What to work on: Leave the pictures out and write out the rest of the listing word for word.

== Dataset section ==

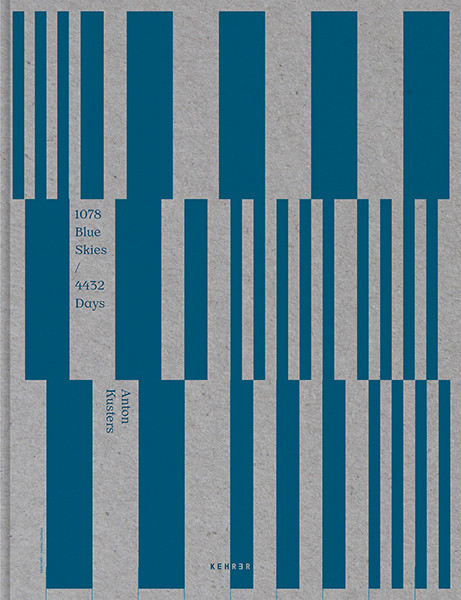 Anton Kusters LIMITED EDITION: 1078 Blue Skies / 4432 Days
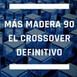 Más Madera - 90 - El CrossOver definitivo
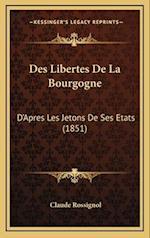 Des Libertes de La Bourgogne af Claude Rossignol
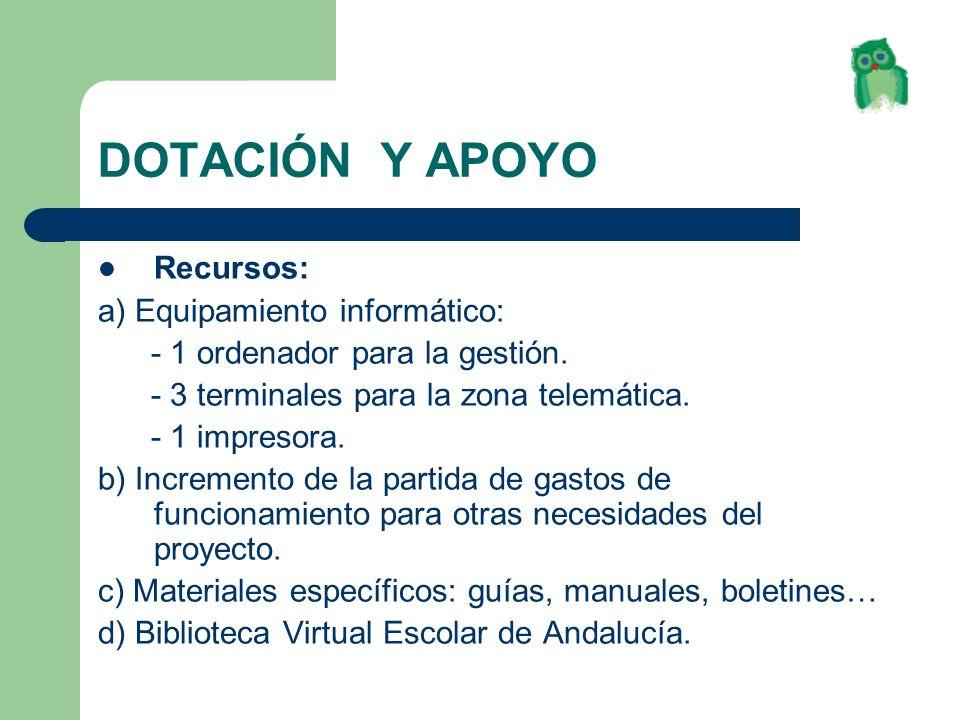 DOTACIÓN Y APOYO Recursos: a) Equipamiento informático: - 1 ordenador para la gestión. - 3 terminales para la zona telemática. - 1 impresora. b) Incre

===

Answer below:
 Anton Kusters LIMITED EDITION: 1078 Blue Skies / 4432 Days
 Más Madera - 90 - El CrossOver definitivo
 Des Libertes de La Bourgogne af Claude Rossignol
 DOTACIÓN Y APOYO Recursos: a) Equipamiento informático: - 1 ordenador para la gestión. - 3 terminales para la zona telemática. - 1 impresora. b) Incre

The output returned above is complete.